Stubborn Ounces: A Question

I’m sitting in the offices of the Social Justice Fund on the 8th floor of an old office building in the heart of downtown Seattle.  I’ve spent dozens of hours in this space, watching dust motes in the sunrays and, alternately, discussing and debating grant proposals, race and class issues and strategies for social change.  I’m no longer a board member after four transformative years, but it still feels a bit like work—and a bit like a kind of home.  I’m back here to sit on a committee that will pool brainpower for the efforts of large-scale fundraising. 


On the wall is a handwritten copy of a poem by Bonaro Overstreet, which a staff member pinned to the wall to break open the last long meeting I sat through here (if memory serves).


Stubborn Ounces


You say the little efforts

Will do no good, they will

Never prevail to tip the hovering scale

Where justice hangs

In the balance


I don’t think I ever

Thought they would.  But I am

Prejudiced beyond debate in

Favor of my right to choose

Which side shall feel the stubborn

Ounces of my weight


On the way here this afternoon, Democracy Now’s daily podcast played in my ear through the new Bluetooth earpiece that I bought to raise my safety quotient (though on a motorcycle, it’s really neither here nor there since I wouldn’t likely be noodling my phone with one hand anyway).  As per policy, DN throws their beams of light around neglected corners of the days’ dark news.  In this case, that meant spotlighting the numerous and passionate street protests that have indeed erupted since the Zimmerman verdict came down on Saturday night.  Without the char and bite of blood and fire from riots in the air, the MSM would have us thinking that all was quiet on the sweltering blocks of America.  Not true: instead, as one youth activist stated on the show, young people are smarter than riots now—they have social media and savvy and history lessons and, just slightly, the momentum of the modern world on their side. 

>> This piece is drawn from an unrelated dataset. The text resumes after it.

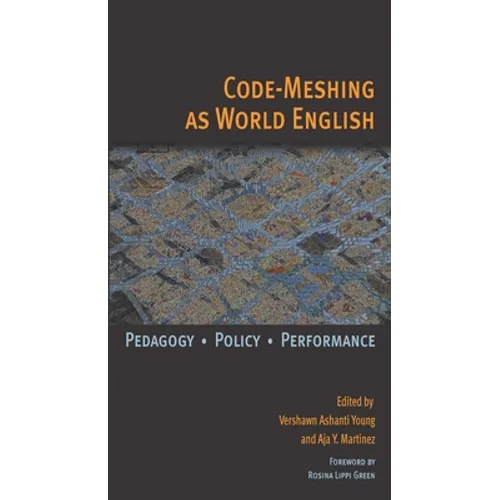 Code-Meshing as World English: Pedagogy, Policy, Performance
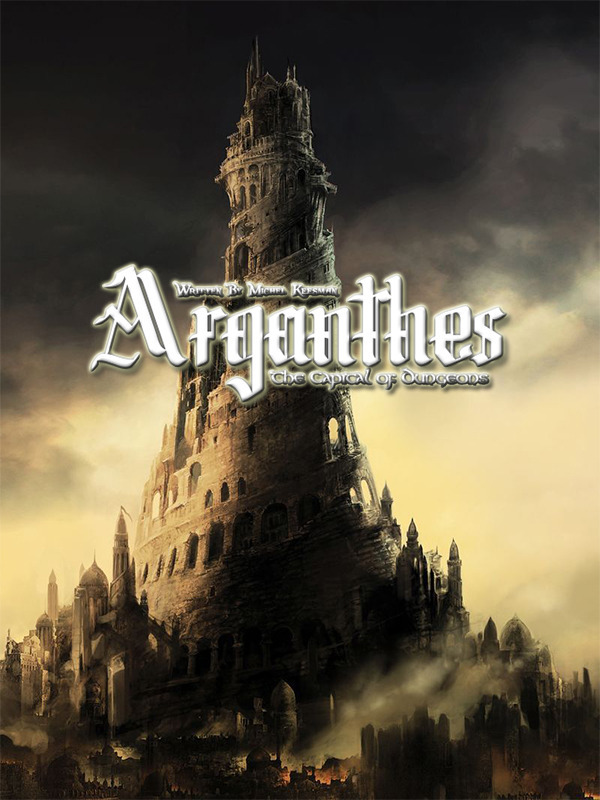 Arganthes: The Capital of Dungeons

But I wonder how all the young activists in the streets of Austin and New York City and Oakland and Tallahassee feel about stubborn ounces.  I can recall wrestling with this notion myself in college, long before I ever heard of the poem.  In 1997 I marched with the United Farm Workers through Watsonville, CA to protest the brutality and exploitation embodied by the strawberry industry (I also got tossed from an IHOP for distributing flyers to waffle-and-compote munchers, which felt carefree compared to the march under central Cali heat and the glares of state troopers).  I remember telling a friend who’d tagged along for the adventure of it that “I’d march even if I knew for a fact that it wasn’t going to do any good for the workers—it’s still the right thing to do.”  I was more thinking aloud than articulating a philosophy; I was asking myself the question more than stating a principle.  It just came out as conviction like so much of my hubris did then. 


But in truth I am not sure I’ve answered the question fully.  I’m not as sure as Overstreet.  When placing your stubborn ounces costs you tears, blood and sweat, does it make sense to place them when you don’t necessarily believe they will tally a victory or a change?  Does it make sense instead to place them on scales that they can tip?  And what does that mean?  What does that look like?  Should I finish my module on trauma-focused cognitive behavioral therapy instead of blogging about Trayvon Martin so I can serve my clients with more clinical skill tomorrow?  Should I go home and play with my son tenderly to inch him toward a man I can be proud of in this world instead of attending another SJF meeting?


What do you think?  


  1. Nancy Lynn McCoy says

    Play tenderly my friend – those moments will be what you will remember when all else is lost, and because in one moment that possibility can be taken.